One of the major features of these schools is a strong partnership with the teaching staff. Steve Barr, Green Dot’s founder, took over one school in a hostile fashion. California’s education laws allow for a school to opt for independence if 50 per cent of its tenured staff vote for this. Barr started discussions with the school’s staff and convinced them to agitate for change. They did and, after a ferocious battle, the school finally became a “charter school” (similar to Britain’s academies).
Why did the teaching staff want change? Because they knew that they couldn’t do a good job with the management and bureaucracy as things were. They took a chance and the school has been transformed.
Now the unions are coming on board. The American Federation of Teachers signed a three-year contract agreement with Green Dot in New York.
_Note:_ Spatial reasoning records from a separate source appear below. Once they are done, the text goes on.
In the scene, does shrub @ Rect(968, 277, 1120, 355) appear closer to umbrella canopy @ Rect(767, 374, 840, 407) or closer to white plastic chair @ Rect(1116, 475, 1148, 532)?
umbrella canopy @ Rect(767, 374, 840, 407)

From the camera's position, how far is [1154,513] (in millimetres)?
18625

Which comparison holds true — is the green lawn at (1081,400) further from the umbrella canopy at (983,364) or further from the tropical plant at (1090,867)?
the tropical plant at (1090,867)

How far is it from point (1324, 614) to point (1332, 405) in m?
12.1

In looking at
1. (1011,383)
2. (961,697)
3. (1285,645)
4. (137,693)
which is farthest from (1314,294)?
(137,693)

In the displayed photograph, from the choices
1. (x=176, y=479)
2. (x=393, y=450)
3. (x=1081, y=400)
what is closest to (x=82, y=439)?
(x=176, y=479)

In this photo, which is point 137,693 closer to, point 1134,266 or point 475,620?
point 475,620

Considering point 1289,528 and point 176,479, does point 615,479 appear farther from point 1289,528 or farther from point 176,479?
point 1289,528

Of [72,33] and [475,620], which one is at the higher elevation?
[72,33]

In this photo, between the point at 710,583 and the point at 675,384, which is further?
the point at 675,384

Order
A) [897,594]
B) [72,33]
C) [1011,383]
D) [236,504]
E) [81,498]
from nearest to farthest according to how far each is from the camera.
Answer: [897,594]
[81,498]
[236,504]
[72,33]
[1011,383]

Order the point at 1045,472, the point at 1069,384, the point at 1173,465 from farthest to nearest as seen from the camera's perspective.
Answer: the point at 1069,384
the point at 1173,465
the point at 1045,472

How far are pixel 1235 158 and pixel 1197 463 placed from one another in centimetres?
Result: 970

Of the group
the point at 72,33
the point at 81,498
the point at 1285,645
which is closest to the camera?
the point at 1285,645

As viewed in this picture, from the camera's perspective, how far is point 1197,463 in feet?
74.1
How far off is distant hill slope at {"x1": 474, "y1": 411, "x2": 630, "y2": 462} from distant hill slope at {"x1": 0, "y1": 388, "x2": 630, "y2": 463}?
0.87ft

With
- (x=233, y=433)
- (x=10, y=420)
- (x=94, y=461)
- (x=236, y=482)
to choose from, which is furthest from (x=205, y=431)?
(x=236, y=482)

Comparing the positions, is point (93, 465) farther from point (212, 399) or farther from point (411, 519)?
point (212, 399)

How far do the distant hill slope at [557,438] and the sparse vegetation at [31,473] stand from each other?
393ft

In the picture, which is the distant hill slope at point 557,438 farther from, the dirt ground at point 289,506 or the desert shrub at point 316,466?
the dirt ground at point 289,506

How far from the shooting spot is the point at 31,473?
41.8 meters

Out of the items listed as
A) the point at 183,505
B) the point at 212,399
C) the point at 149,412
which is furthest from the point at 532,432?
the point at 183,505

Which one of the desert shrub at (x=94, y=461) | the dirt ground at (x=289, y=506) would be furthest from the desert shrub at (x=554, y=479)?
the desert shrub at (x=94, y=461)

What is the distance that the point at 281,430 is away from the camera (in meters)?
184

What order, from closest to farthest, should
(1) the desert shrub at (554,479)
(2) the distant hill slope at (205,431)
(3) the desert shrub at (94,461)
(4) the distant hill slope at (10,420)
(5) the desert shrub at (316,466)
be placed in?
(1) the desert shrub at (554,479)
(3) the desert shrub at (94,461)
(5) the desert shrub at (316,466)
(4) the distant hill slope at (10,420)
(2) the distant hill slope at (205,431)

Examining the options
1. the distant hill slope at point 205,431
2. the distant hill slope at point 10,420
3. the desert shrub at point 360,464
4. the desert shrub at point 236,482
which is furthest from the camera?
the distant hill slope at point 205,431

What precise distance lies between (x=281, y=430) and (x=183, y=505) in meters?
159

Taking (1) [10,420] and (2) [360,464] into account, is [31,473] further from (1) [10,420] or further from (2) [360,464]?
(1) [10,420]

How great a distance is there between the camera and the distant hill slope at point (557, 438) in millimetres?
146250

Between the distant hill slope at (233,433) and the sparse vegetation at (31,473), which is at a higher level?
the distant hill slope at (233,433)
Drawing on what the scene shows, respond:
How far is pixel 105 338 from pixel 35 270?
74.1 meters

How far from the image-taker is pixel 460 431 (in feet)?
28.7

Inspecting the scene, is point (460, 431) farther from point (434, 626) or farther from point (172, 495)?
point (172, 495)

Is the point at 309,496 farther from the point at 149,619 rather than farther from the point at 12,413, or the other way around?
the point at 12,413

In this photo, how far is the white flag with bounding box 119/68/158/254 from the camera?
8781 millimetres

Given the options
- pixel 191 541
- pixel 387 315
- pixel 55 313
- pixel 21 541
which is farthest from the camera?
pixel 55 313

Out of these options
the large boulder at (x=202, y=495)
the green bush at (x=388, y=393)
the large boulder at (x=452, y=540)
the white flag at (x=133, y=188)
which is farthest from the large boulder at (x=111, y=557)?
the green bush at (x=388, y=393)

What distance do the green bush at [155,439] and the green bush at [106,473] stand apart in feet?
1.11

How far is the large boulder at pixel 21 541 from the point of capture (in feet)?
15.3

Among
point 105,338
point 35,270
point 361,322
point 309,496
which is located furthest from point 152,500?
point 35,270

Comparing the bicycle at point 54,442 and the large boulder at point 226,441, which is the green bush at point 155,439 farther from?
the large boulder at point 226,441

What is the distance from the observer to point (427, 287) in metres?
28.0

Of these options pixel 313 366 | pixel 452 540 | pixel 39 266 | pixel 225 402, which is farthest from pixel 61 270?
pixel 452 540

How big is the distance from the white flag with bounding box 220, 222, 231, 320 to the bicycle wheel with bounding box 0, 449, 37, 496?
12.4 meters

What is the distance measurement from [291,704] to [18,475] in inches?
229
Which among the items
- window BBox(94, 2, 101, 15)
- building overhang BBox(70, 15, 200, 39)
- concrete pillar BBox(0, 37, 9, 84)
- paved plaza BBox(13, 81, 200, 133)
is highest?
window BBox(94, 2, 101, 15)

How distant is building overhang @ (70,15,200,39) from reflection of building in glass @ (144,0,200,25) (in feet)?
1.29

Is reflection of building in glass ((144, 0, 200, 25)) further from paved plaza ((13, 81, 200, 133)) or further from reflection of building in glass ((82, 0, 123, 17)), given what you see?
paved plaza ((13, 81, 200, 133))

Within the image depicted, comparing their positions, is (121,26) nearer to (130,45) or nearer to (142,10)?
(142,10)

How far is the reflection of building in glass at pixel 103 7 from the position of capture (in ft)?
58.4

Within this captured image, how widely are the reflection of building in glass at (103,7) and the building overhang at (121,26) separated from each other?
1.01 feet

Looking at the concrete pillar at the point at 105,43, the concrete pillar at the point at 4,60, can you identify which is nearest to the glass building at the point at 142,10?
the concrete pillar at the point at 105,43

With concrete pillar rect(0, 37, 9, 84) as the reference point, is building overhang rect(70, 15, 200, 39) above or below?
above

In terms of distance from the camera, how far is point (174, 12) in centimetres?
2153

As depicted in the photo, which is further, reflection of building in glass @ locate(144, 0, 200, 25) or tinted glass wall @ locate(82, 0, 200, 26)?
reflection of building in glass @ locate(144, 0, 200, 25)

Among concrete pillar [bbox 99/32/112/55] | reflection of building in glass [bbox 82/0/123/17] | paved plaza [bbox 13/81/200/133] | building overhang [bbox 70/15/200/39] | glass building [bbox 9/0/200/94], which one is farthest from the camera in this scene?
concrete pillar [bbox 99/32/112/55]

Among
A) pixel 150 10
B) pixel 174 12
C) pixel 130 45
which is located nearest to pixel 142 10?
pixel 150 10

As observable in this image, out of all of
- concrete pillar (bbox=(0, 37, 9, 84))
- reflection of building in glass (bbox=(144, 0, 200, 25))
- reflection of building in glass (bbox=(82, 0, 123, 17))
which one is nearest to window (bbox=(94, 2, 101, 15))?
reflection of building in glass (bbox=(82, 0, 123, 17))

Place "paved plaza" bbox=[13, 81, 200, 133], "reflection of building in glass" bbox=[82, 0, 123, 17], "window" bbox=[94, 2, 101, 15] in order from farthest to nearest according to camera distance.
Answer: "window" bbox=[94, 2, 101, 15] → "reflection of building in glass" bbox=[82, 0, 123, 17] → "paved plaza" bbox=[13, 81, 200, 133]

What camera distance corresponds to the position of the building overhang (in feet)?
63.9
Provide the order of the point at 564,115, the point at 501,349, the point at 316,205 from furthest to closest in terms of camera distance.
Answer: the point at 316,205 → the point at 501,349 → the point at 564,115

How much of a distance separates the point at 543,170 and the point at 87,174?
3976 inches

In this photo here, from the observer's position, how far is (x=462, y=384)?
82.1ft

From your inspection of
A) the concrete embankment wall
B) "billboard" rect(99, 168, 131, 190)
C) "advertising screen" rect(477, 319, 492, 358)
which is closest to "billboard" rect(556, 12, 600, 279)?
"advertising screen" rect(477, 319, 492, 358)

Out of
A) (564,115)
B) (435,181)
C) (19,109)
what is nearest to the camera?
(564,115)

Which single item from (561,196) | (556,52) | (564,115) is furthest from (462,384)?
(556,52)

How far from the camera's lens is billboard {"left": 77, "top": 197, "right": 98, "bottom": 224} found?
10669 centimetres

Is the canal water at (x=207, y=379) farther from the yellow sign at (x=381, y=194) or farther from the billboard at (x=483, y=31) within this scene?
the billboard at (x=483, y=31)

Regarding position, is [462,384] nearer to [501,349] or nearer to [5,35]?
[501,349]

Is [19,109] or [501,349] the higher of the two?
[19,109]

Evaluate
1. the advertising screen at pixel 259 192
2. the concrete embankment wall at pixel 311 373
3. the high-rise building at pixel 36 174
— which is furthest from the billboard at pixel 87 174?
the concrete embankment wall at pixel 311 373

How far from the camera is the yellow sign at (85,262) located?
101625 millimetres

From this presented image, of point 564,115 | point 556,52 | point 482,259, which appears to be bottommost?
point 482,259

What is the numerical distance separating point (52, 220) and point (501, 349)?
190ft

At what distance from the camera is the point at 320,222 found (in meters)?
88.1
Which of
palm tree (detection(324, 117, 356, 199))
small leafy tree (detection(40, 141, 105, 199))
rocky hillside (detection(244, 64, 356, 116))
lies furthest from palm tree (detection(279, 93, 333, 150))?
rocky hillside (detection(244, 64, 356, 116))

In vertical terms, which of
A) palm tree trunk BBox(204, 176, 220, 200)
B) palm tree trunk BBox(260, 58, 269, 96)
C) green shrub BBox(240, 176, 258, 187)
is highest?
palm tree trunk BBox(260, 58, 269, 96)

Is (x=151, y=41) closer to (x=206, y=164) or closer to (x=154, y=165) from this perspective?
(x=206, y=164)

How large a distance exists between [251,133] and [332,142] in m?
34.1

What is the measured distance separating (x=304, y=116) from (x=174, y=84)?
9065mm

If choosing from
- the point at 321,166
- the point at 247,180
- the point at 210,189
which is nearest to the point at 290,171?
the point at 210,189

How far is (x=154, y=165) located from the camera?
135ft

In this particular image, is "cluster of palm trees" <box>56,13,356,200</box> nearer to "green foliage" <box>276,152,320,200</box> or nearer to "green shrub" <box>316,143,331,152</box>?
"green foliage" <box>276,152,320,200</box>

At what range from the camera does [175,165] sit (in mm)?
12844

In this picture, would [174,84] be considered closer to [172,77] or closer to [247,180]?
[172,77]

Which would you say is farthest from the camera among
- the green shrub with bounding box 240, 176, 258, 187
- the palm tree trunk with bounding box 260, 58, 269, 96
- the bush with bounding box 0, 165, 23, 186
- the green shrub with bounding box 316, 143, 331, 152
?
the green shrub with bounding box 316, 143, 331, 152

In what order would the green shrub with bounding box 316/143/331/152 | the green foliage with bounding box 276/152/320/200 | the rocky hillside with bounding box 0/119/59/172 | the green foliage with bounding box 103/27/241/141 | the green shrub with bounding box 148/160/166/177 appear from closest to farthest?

Recently, AFT head Randi Weingarten had this to say of Green Dot: “By design and by choice, Green Dot has union contracts for 100 per cent of the teachers in the charter schools it operates. These contracts maintain due process and contain strong provisions regarding class size and teacher voice.”
Teacher involvement, unionisation and rapidly improving results: it would seem that public sector workers can be protagonists of change rather than the antagonists they are often assumed to be. It is little wonder that Arne Duncan, Barack Obama’s Education Secretary, has held talks with Steve Barr to see what Green Dot can do across the US.
The example of Green Dot makes the emphasis of the Conservative Party on parent-run schools look as if it misses the point. Schools such as Locke High School went independent because of teacher action. They are not teacher-governed, which would be problematic, but their governance and management has strong teacher involvement.
Recently, there has been much discussion and some movement on introducing co-operative organisations to improve public services. This has been seen in education with 25 co-operative trust schools already opening. The model can be applied in social care (co-operatives offering services to those who hold individual budgets), healthcare and a myriad of other services. Staff form a key stakeholder in the provision of co-operative public services.
Whether it is co-operatives, not-for-profit organisations such as Green Dot or simply more autonomy and involvement for frontline public service providers, the fiscal challenges ahead will be more effectively met if staff are involved in the decisions. Given the opportunity, as those teachers in Los Angeles were, staff could instigate change.
There is still a huge debate to be had about the timing and degree of public expenditure cuts over the coming years. Once that argument is concluded, the big question will concern how these are implemented. If there is bedrock of trust, respect and involvement, then standards of services could certainly be maintained and even improved. If we see public sector workers as the enemy, the results will be very different.